«Ну что ты ревешь? Это просто машина. У нас с тобой тыща таких будет». – «Такой не-е-е-э-э-э-эт!»
Два года спустя Окрошка вышла из школы, которая все-таки нагнала нас, подлая, пырнула из-за угла, и угрюмо спросила, глядя в сторону, не спросила даже – сказала.
«Мы бедные, да?»
Что я могла ответить?
Теперь мы были бедные. Да.
Кризис 2018 года я кое-как проскочила – часть воющих с перепугу киношников, конечно, отпала, но я точно знала: они вернутся, надо просто потерпеть. Помада, презервативы и кино пережили даже Великую депрессию, обнищавшую деморализованную паству надо было кормить чем-то посытнее подорожавшего хлеба, так что буквально через несколько месяцев киномаховик заработал вновь. Эти месяцы мы продержались даже не на накопленном, а просто на неистраченном: привычка экономить, многолетняя, почти механическая, заставляла меня даже в тучные времена выбирать самые дешевые комнаты и самые неудобные рейсы.
Киношники и правда вернулись, почти все. Но курс упал – практически вдвое, и я не рискнула поднимать цену. Привычные ежемесячные тысячи евро ужались, как шерстяной свитер после стирки, превратились из источника, казавшегося неистощимым, в бюджет, с которым приходилось считаться. Который приходилось считать.
Мы стали меньше ездить. Реже. Окрошка освоила соседние детские площадки, стала забывать английские словечки, путать страны, в которых была. В новом мире это было неважно. Окрошкины ровесники хлестались великами и самокатами, игровыми приставками и дорогими развивашками. «Я в „Дерево сказок“ на ментальную арифметику хожу!» – «А мне папа жып купил на электромоторе!» Окрошкины рассказы про фьорды и живых всамделишных пингвинов выцветали, меркли перед чужими замками на Рождество и летними олинклюзивами. Она ничего не знала про отельные завтраки, бассейны и групповые трансферы. Модных игрушек у нее тоже не было.
Я думала, что это неважно, когда твоя игрушка – целый мир.
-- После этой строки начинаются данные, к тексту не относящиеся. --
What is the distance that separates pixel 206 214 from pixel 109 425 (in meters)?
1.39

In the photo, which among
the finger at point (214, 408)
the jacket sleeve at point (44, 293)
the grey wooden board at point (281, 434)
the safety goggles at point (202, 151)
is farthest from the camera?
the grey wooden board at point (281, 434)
Оказалось, это не так.
А потом меня в первый раз назвали на площадке – бабушка. «Это твоя бабушка, девочка? Где она тебе такую маечку замечательную купила?» Чужая мамаша, белобрысая, курчавая, молодая, наклонилась к Окрошке, приветливо осклабясь. Жопа лезла из ее спортивных штанов, как сырое тесто – со всех сторон. Окрошка зыркнула непонимающе, посторонилась. В Москве она все чаще сутулилась и стала ходить немного бочком – как краб.
«Оставьте ребенка в покое, эй вы. Я ее мать, вообще-то».
Мамаша заохала, извиняясь, она была современная, толерантная и политкорректная, училась в маге на дизайнера, вот теперь в академе из-за Антона, да, Антон? Ну ничего, на будущий год наш папа в академ пойдет, а мы с Антоном наконец доучимся. Вообще, он спокойный очень малыш, это потому что мы ему ничего вообще не запрещаем, ну вы сами понимаете, все эти стрессы, вот меня мама, например, в угол ставила по поводу и без, так я теперь ее к своему ребенку вообще не подпускаю.
Я молчала, смотрела, как ее дебильный Антон сосредоточенно жрет песок из песочницы, и тихо надеялась, что он подавится кошачьим дерьмом. И что Окрошка ничего не услышала. Ну или услышала, но не поняла. Не поверила, что это про меня.
Она и не поверила – ни в первый раз, ни во второй. Только в четвертый.
Нет, абсолютно ничего не помогло. Я купила модные джинсы, начала красить волосы, бегать по утрам и сбросила еще пять кило – до вызывающих пятидесяти пяти, о которых любая двадцатилетняя мамаша не смела и мечтать, все они были жирные, рыхлые, сырые, все не вылезали из смартфонов, все трещали, не затыкая намалеванные рты. Но мне все равно было сорок шесть. Потом стало сорок семь. И Окрошка пошла в школу. В самую обыкновенную, в соседнем дворе. На частную у меня уже не было денег.
И началось – все то же самое, незабытое, оказывается, просто заваленное грудами взрослых дней: линейки, завтраки, опоздания, нарастающий лязгающий визг, от которого хотелось заткнуть уши и присесть, как при бомбежке; ваш ребенок совершенно несамостоятельный, неуправляемый, невоспитанный, невыносимый, звоню сказать, что поставила ей очередную двойку, вы действительно сами собираете ей портфель?!